Pop Goes the Palace but Pistols Remain in Exil

by Simon Warner

12 June 2002


You might assume that links between rock and royalty extend only to the regal names adopted by individuals, say, Prince or Queen Latifah, bands like Queen and King, or the aristocratic epithets that journalists attach to performers such as Elvis Presley, the King of rock ‘n’ roll, and Aretha Franklin, the Queen of soul. But the UK, that home of quaint tradition, that land of monarchy, that defender of an all too anachronistic establishment, proved this early summer, that even Her Majesty is not averse to the very occasional dalliance with the devil’s music.

The Queen — the real Queen of England, that is, Elizabeth II — is celebrating her Golden Jubilee in 2002. That’s a half century on the nation’s throne, and a plethora of events have been organised on the basis that most Britons are hungry to celebrate this 50 year anniversary.
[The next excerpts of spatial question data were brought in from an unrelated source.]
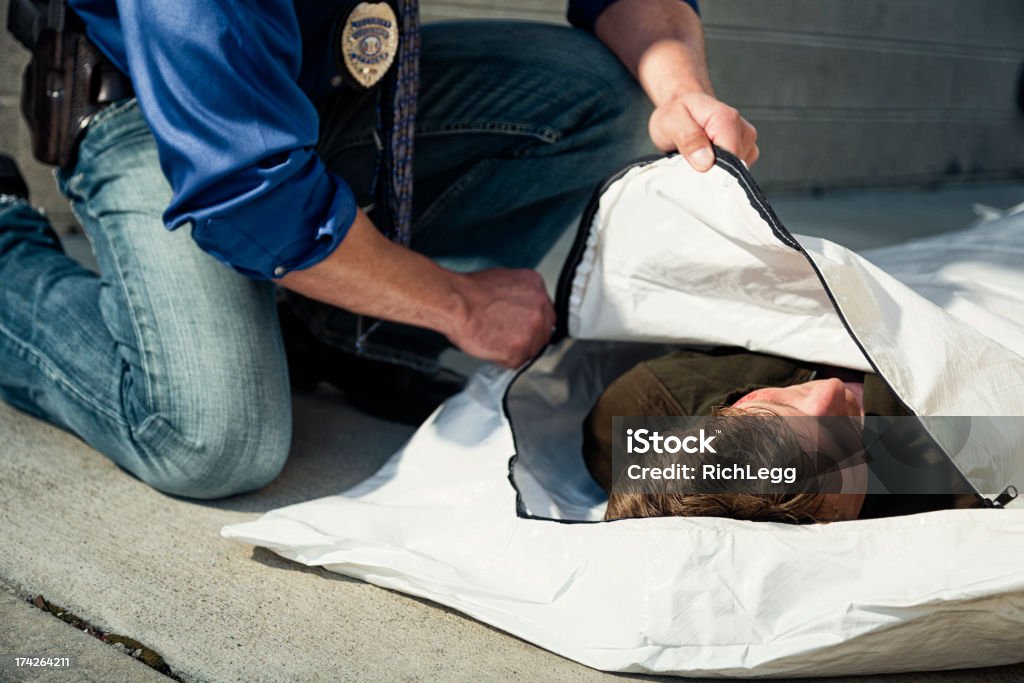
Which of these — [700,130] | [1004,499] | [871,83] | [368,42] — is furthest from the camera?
[871,83]

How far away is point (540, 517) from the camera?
57.6 inches

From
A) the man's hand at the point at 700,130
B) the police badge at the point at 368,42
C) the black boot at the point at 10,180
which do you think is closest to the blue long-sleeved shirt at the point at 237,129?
the police badge at the point at 368,42

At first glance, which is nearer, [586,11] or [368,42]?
[368,42]

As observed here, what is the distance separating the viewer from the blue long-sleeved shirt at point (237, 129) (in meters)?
1.44

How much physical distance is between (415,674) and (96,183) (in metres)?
1.04

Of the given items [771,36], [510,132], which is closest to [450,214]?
[510,132]

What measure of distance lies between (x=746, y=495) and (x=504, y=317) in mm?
586

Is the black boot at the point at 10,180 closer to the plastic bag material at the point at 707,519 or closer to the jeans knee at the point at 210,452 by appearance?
the jeans knee at the point at 210,452

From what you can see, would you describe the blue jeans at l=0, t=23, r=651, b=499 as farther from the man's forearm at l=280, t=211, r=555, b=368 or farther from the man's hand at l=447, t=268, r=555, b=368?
the man's hand at l=447, t=268, r=555, b=368

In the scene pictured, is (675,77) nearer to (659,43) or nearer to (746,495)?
(659,43)

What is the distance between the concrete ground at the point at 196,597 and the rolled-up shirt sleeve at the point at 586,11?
98cm

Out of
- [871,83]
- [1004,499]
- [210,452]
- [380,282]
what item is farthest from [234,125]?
[871,83]

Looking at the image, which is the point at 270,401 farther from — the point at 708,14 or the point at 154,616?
the point at 708,14

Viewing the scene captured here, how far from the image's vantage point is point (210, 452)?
5.50 feet
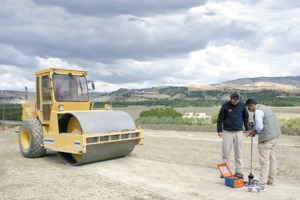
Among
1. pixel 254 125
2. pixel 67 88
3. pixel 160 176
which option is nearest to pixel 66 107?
pixel 67 88

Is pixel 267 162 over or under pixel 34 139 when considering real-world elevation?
under

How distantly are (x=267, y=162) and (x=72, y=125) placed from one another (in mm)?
6005

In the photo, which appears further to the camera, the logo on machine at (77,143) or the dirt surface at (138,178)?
the logo on machine at (77,143)

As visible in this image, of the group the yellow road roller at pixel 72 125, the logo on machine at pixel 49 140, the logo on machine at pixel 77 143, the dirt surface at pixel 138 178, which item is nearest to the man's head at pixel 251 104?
the dirt surface at pixel 138 178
Such logic excludes the fact that Britain is actually a divided land. It is unified by accidents of history, yes, but fragmented by a string of local, regional and national splits that undermine impressions of a cosy, common-minded community.

If the US, fifty federal states and all, could find shared cause when the World Trade Centre came tumbling down, the UK can agree only to disagree even at times of relative frivolity. The Scots and the Welsh gained devolved political authority during the 1990s, the Northern Irish had their parliament restored in the same decade, and the Irish — of the Republic that is — gained their total independence from the crown not long after World War II. Add to that the north-south divide, the antagonism between London and the rest of the kingdom, and the extraordinary intricacies of class and privilege — with their collateral of underclass and under-privilege — and you have a land hardly singing from the same song sheet.
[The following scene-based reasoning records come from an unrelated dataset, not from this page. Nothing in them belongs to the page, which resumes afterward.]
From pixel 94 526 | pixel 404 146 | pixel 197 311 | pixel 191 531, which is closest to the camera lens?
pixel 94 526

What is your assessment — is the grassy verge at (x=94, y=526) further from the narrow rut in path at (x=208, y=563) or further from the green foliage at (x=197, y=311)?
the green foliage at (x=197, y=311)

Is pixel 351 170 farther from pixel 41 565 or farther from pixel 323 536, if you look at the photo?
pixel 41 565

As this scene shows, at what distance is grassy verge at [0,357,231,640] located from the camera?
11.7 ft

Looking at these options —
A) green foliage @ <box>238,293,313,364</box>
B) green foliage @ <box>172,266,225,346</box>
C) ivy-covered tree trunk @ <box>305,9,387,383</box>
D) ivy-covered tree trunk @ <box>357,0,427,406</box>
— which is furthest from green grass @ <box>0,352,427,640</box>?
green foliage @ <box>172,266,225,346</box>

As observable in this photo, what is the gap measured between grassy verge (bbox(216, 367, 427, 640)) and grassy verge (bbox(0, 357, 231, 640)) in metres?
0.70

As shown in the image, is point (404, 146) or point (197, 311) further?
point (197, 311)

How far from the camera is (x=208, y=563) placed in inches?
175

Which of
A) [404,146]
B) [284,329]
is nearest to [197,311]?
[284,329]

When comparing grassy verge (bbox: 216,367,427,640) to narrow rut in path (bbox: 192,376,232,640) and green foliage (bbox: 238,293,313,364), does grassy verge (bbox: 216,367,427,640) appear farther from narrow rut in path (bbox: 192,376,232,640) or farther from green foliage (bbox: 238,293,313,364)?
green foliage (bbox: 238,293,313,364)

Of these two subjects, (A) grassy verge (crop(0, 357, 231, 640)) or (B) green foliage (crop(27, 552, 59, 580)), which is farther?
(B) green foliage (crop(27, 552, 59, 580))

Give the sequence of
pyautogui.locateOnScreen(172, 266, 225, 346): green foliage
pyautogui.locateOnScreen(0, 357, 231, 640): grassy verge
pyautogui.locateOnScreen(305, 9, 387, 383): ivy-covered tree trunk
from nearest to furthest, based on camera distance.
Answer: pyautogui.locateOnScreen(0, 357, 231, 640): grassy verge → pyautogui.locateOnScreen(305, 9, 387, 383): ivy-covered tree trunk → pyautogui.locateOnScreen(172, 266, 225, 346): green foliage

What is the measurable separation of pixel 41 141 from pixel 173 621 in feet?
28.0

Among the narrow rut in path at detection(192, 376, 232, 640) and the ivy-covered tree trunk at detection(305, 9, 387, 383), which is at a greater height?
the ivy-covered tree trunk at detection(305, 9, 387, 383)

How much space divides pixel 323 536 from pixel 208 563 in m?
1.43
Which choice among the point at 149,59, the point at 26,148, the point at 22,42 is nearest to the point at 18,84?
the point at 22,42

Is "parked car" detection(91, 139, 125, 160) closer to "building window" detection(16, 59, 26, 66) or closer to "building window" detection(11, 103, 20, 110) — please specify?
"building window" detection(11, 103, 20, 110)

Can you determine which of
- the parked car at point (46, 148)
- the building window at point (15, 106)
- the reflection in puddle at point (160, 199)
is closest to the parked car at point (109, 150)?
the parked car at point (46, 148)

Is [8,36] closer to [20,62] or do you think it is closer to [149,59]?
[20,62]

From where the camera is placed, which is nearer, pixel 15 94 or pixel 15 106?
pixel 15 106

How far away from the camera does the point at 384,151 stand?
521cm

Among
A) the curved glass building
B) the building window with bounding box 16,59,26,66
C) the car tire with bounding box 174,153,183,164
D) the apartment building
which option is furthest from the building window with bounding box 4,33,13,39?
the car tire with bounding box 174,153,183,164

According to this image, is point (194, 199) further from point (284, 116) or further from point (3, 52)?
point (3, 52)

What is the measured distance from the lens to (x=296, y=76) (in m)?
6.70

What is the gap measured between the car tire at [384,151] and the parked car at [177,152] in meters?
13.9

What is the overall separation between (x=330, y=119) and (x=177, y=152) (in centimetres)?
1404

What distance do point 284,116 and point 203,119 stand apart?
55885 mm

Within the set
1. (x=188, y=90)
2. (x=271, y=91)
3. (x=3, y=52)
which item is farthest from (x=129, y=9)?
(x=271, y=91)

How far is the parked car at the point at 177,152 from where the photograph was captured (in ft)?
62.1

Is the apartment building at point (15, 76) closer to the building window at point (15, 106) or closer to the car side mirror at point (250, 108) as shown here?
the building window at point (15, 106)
In the midst of this disparity, the monarchy has to present a picture of stable, steady authority over the cities and shires. Early in 2002, this somewhat outdated institution received an unlikely PR boost. It was painful for the Queen, but beneficial to the organisation she leads. That being the death of the Queen Mother, a 101 year old matriarch, generally regarded as the most popular of a royal clan rarely lauded by press or populace these days. The passing of the Queen Mum helped to remind the media and multitude that the Royal Family still meant something special to the mythical wo/man in the street.

Which returns us to the Golden Jubilee and an unlikely alliance with rock culture. At the beginning of June, the Queen threw open the doors of Buckingham Palace, her principal home at the heart of the capital, to two open air concerts: one, in the orchestral and operatic tradition, the other, of the pop and rock variety. The latter represented, possibly, a last ditch bid to convince those under 60 years of age that the regal figure-head and her kin are somehow in touch with realities of contemporary Britain, thereby building, it appeared, on the groundswell of favourable opinion which arose in the wake of the Queen Mother’s demise.

So who turned up for this pop gala? Three knights of the realm, at least: Paul McCartney, Cliff Richard and Elton John. Also, a glossy teen pop act called S Club 7; that perennial walk-on at such occasions, Phil Collins; the guitarist once dubbed “God”, Eric Clapton; the recent winner of British TV’s Pop Idols, Will Young; and a parade of eminent Americans, including Brian Wilson, Tony Bennett and Ricky Martin.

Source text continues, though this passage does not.